The McDonnell brothers get a sit down with Cardinal Justin Rigali.
The cardinal again speaks of Christ's suffering on the cross.
Afterward, while eating a cheesesteak on Ninth Street, John will wish he politely told the cardinal that, "While it was surely God's will that his only begotten son die on a cross for the world's sins, quite frankly,
Cardinal, I don't think it was God's will that we be molested by a pedophile priest."
John also spent years battling depression and alcohol. He's sober and successful now, but there are still too many mornings he wakes up depressed.
It's Brian's turn to speak.
Brian, 61, the youngest of the brothers. Sallow, pale cheeks, thick white disheveled hair, blue eyes glazed from medication, a living ghost. He spent much of his adult life in psychiatric institutions. He has trouble finishing his thoughts.

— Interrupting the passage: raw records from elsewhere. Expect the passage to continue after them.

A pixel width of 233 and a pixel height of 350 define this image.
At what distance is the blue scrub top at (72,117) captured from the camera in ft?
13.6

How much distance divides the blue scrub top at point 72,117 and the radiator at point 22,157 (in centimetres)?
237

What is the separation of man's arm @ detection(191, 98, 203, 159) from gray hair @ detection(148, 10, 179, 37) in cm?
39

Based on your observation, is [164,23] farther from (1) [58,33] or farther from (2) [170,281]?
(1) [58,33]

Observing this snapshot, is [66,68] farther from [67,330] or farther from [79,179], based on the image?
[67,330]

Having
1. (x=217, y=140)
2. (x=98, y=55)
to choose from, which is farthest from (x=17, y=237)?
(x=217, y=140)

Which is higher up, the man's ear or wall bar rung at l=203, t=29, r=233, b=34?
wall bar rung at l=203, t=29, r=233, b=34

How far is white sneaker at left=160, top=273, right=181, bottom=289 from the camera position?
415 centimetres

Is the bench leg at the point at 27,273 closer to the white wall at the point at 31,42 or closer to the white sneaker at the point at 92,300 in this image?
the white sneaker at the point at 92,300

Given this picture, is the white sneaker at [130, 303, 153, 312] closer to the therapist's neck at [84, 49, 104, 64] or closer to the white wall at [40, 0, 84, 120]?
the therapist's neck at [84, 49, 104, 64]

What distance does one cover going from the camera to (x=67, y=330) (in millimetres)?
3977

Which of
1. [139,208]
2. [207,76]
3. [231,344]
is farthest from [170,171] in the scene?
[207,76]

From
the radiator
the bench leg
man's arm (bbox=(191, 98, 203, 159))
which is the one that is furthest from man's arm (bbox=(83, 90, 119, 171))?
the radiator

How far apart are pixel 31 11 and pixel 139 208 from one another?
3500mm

Brian tells the cardinal what he told Father Chambers after the priest finished sodomizing him. "Why don't you kill me now?" he said. "I can't live with this shame."
Chambers laughed at him.
A suicide attempt nearly ended Brian's life three decades ago.
And he's still filled with shame and suicidal thoughts. And he's still somehow devoutly Catholic.
Here in the cardinal's office, Brian begins to cry.
Lately he's been watching Sunday Mass on TV rather than going in person. He's afraid the priests and other parishioners will be angry with him if they find out what happened to him as a child.
He spends so many hours praying on his rosary beads, reciting his Hail Marys and asking for forgiveness and for strength that he's literally worn his rosaries down to brittle.
The cardinal takes a leather pouch from his pocket, and pulls out a set of rosaries.
"These were given to me and blessed by Pope John Paul himself," says the cardinal, handing them to Brian.
Brian smiles like a kid at Christmas, overwhelmed by the gift.
He prays with them every day now, asking for forgiveness, for strength and for the guardian angel to watch over him.